**Document passage**

:::

A new study Implementation and Analysis of Covert Channel Using iBeacon (PDF) explores the creation and analysis of covert communication channels using iBeacon, which is based on Bluetooth Low Energy (BLE). Covert channels are methods used to transmit information secretly, bypassing normal security measures.

The authors introduce two types of covert channels: one that uses the payload of the iBeacon broadcast messages and another that employs the broadcasting intervals. The payload-based covert channel modifies the UUID, Major, Minor, and TX power fields of the iBeacon packets to transmit covert messages. This method achieved a maximum throughput of 911,600 Bytes per second (Bps) with a Packet Delivery Rate (PDR) consistently above 75%, indicating its efficiency in transmitting substantial data covertly.

The interval-based covert channel, on the other hand, encodes messages in the time intervals between consecutive iBeacon broadcasts. Although this method provides higher concealment compared to payload-based channels, it has a lower channel capacity and can cause transmission delays.

The experimental setup involved using Raspberry Pi devices to simulate the transmission and reception of iBeacon packets, where various advertising intervals were tested. The findings highlighted that shorter advertising intervals resulted in higher throughput, with the best performance observed in the 100–200 ms range.

The study concludes by emphasising the potential for significant data transmission through BLE beacons and suggests future research to explore countermeasures against such covert channels.

iBeacon vs Beacon: Understanding the Difference

The term ‘Beacon’ is a generic name for all types of devices that use standard Bluetooth to transmit signals. Among these, iBeacon is the most popular and widely recognised.

:::

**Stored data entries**

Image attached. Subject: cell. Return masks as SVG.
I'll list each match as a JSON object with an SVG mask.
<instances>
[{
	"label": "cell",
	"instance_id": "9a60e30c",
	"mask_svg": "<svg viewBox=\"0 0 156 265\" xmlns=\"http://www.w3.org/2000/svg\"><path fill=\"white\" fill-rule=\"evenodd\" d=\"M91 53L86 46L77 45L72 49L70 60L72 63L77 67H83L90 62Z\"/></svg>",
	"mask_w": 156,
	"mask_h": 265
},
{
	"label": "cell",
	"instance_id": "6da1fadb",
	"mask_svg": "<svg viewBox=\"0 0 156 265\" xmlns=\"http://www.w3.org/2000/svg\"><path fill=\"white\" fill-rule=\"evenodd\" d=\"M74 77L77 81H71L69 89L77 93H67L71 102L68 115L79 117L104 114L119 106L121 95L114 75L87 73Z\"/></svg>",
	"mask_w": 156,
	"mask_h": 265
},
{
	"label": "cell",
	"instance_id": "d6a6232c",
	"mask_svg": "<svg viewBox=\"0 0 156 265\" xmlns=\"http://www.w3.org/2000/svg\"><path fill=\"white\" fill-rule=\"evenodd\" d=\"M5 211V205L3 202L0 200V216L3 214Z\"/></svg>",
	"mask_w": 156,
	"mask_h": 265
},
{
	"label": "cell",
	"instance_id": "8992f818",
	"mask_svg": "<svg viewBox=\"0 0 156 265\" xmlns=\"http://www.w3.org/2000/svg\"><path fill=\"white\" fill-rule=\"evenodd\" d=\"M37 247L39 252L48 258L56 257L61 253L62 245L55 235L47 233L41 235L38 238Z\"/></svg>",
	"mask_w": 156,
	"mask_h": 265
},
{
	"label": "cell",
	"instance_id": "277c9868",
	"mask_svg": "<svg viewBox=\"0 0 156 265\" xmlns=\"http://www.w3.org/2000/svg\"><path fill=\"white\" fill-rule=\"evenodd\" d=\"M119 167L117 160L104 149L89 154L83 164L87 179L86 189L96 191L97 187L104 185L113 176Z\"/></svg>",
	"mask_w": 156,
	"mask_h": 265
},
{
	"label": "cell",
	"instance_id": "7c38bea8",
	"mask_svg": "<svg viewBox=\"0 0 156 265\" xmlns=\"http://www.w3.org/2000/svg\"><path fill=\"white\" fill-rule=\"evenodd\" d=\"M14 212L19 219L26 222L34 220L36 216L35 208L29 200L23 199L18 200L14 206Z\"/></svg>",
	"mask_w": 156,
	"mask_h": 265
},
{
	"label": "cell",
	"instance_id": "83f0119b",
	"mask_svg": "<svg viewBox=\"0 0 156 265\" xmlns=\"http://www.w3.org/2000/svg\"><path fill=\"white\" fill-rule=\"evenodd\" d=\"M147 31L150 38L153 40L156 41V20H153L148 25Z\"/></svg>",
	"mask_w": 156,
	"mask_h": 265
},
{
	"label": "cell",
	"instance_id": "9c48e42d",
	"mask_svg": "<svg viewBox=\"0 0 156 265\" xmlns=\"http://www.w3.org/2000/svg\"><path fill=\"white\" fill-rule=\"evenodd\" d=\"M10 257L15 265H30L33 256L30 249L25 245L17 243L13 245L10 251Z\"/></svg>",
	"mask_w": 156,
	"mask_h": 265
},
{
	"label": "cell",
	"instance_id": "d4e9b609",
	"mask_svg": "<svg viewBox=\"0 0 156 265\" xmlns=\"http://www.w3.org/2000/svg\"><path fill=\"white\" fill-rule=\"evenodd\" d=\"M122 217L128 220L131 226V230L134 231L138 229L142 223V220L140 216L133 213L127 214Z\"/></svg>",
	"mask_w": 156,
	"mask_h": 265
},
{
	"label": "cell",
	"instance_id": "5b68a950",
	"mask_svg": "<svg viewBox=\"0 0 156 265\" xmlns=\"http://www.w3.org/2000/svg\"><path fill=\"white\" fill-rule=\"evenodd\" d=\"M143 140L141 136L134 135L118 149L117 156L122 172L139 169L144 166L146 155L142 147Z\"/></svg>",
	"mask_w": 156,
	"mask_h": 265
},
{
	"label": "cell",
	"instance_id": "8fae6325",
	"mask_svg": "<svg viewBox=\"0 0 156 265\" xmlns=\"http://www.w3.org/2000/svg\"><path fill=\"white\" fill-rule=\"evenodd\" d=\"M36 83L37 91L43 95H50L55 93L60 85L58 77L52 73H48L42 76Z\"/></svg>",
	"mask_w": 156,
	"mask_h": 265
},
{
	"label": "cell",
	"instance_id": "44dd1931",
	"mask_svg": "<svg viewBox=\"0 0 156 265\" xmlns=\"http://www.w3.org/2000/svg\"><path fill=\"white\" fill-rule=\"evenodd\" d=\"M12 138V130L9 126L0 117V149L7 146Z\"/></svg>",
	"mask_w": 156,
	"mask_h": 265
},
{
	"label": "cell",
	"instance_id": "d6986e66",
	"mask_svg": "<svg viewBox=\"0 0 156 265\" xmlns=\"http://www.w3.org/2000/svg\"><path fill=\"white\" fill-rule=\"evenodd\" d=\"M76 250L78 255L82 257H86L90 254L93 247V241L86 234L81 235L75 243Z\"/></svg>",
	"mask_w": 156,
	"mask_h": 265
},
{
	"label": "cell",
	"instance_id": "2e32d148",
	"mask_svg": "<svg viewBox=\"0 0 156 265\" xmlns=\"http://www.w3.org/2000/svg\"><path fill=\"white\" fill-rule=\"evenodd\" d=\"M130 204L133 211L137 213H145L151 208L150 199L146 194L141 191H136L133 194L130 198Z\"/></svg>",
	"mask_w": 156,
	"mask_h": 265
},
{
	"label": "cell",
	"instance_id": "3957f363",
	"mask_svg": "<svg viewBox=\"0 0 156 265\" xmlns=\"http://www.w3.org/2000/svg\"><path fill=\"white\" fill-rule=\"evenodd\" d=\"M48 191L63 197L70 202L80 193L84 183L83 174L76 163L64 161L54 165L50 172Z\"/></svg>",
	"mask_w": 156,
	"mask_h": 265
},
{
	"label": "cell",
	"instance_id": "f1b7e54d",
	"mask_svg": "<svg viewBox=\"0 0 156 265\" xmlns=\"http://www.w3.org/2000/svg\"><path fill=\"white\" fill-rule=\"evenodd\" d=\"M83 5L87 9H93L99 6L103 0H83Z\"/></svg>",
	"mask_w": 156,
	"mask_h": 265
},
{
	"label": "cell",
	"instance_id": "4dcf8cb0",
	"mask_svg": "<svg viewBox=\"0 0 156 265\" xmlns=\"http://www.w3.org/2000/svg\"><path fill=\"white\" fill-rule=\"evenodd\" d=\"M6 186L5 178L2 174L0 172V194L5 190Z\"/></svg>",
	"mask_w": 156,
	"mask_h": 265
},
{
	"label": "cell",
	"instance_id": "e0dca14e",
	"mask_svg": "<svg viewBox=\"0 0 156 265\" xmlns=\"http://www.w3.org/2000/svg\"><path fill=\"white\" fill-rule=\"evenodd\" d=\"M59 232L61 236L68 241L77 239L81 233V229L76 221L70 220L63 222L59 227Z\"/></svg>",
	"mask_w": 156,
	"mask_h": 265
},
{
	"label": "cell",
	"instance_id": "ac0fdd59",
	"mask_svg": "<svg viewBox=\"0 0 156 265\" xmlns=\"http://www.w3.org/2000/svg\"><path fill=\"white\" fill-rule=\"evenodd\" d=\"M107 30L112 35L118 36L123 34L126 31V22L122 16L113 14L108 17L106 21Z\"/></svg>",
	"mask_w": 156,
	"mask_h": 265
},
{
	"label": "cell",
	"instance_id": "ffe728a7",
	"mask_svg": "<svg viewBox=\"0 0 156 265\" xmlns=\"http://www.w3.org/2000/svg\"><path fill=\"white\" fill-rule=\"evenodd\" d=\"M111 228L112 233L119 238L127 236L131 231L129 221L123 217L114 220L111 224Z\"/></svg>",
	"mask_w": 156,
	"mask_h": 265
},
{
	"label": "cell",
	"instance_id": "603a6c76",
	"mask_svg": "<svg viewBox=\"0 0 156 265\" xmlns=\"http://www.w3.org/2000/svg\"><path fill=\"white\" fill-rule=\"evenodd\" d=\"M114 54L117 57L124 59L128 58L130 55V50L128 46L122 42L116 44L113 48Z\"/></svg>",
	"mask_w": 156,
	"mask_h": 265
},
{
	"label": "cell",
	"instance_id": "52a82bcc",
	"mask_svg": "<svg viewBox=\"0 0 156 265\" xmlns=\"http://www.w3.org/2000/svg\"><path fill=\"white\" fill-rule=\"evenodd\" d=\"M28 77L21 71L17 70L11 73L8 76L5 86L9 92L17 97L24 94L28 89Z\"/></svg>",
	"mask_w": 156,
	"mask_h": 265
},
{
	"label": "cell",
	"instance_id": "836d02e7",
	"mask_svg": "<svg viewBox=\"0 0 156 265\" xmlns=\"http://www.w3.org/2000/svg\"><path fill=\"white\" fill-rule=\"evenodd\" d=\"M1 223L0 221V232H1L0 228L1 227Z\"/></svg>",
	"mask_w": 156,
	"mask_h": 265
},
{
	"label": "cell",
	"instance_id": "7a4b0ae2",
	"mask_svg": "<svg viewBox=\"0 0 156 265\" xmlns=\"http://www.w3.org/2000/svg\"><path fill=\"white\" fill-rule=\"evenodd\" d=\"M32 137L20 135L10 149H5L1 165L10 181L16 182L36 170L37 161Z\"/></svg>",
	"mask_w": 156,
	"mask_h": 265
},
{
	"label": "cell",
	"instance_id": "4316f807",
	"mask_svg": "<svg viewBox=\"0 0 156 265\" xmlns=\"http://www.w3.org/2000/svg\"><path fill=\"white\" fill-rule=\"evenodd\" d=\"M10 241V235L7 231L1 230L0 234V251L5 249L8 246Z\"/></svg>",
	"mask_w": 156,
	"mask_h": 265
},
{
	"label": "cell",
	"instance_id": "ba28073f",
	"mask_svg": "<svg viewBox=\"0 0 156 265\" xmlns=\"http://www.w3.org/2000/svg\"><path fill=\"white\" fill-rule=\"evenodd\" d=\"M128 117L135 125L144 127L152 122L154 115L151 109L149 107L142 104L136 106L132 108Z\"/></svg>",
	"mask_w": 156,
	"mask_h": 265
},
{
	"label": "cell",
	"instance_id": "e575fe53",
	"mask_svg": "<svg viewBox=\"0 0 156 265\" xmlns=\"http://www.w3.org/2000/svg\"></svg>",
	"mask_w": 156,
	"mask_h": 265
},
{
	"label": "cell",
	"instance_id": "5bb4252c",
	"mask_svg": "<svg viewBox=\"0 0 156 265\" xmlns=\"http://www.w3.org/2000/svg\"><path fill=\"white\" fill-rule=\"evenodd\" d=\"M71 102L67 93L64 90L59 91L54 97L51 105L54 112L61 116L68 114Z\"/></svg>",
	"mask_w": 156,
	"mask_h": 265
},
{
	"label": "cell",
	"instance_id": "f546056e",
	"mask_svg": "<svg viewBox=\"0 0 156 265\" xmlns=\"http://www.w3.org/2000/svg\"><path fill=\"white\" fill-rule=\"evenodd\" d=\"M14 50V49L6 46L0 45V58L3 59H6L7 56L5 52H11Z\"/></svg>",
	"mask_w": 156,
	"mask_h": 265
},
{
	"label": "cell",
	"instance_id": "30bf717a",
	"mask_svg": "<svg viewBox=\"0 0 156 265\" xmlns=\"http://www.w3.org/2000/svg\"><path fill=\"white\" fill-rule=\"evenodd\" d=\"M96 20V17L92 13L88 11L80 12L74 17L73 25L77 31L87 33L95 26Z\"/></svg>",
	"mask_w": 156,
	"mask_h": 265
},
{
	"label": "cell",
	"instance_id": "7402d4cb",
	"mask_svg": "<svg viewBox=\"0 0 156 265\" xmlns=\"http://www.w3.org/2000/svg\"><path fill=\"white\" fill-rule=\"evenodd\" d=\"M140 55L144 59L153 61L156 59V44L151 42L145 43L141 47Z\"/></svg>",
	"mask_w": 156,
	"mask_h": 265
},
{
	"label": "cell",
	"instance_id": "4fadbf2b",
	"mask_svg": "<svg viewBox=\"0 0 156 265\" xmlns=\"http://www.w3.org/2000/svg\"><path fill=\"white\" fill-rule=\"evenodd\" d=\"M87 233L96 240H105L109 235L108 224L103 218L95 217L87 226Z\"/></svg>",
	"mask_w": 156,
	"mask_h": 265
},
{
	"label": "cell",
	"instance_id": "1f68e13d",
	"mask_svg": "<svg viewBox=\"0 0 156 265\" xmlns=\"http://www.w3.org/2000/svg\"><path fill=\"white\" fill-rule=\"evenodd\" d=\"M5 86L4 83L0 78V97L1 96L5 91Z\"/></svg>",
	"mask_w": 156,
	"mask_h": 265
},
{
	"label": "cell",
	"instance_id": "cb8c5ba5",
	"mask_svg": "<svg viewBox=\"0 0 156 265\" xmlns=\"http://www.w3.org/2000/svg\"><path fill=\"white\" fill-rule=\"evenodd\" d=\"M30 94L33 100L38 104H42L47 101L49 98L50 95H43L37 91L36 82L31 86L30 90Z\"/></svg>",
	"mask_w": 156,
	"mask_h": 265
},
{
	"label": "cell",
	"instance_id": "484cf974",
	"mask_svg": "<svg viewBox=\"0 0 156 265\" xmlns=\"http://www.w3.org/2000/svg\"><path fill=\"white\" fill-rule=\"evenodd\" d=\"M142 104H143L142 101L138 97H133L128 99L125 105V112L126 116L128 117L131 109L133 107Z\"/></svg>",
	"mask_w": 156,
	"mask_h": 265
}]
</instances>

:::

**Problem requirements**
Copy the whole passage on iBeacon covert channels word for word. These lines were taken from a separate source.

**The output**
A new study Implementation and Analysis of Covert Channel Using iBeacon (PDF) explores the creation and analysis of covert communication channels using iBeacon, which is based on Bluetooth Low Energy (BLE). Covert channels are methods used to transmit information secretly, bypassing normal security measures.

The authors introduce two types of covert channels: one that uses the payload of the iBeacon broadcast messages and another that employs the broadcasting intervals. The payload-based covert channel modifies the UUID, Major, Minor, and TX power fields of the iBeacon packets to transmit covert messages. This method achieved a maximum throughput of 911,600 Bytes per second (Bps) with a Packet Delivery Rate (PDR) consistently above 75%, indicating its efficiency in transmitting substantial data covertly.

The interval-based covert channel, on the other hand, encodes messages in the time intervals between consecutive iBeacon broadcasts. Although this method provides higher concealment compared to payload-based channels, it has a lower channel capacity and can cause transmission delays.

The experimental setup involved using Raspberry Pi devices to simulate the transmission and reception of iBeacon packets, where various advertising intervals were tested. The findings highlighted that shorter advertising intervals resulted in higher throughput, with the best performance observed in the 100–200 ms range.

The study concludes by emphasising the potential for significant data transmission through BLE beacons and suggests future research to explore countermeasures against such covert channels.

iBeacon vs Beacon: Understanding the Difference

The term ‘Beacon’ is a generic name for all types of devices that use standard Bluetooth to transmit signals. Among these, iBeacon is the most popular and widely recognised.